I guess my problem is with suffering. It is too easy for me to put myself in the mind of some suffering creature. I can imagine its pain and desperation and fear. This is simply a high degree of anthropomorphizing, I know. There is no way to actually know what anything or anyone that is not me is feeling. I would rather not kill anything, but that philosophy becomes impractical almost instantly. As I think I have said before, life is only possible through death. If it becomes necessary - or even practical - for me to kill an animal, I want to do my best to make it happen with an absolute minimum of suffering.

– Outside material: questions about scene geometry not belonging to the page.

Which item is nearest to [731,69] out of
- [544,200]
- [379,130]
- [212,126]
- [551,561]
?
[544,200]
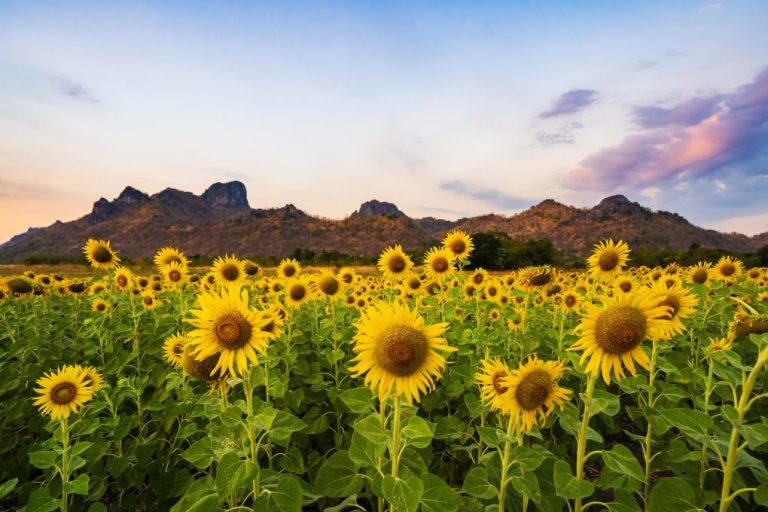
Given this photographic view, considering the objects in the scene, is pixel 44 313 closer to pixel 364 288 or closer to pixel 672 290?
pixel 364 288

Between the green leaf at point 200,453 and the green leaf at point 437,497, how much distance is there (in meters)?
1.48

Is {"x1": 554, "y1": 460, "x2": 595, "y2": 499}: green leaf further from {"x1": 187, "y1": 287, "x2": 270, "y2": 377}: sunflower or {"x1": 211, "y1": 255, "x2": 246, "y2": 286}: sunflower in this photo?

So to the squirrel: I am sorry. To the bugs I kill every day: I am sorry. To the rest of the lives in the world that I will some day claim: I hope that when I step over your life in order to improve my own I do not fill your last few moments on earth with pain and fear.

Note:
I never used to care about things like this. Churchill famously said, "If you're not a liberal at twenty you have no heart, if you're not a conservative at forty you have no brain." I realize that this is in reference to politics, but I believe that politics and personal philosophy are entwined. I am becoming more liberal by the day. What does this say about me?

1 comment:

Anonymous said...

You know, for a God-free humanist you'd sure make an awesome Buddhist. Death doesn't bother you? You are indeed enlightened...alone...or desensitized.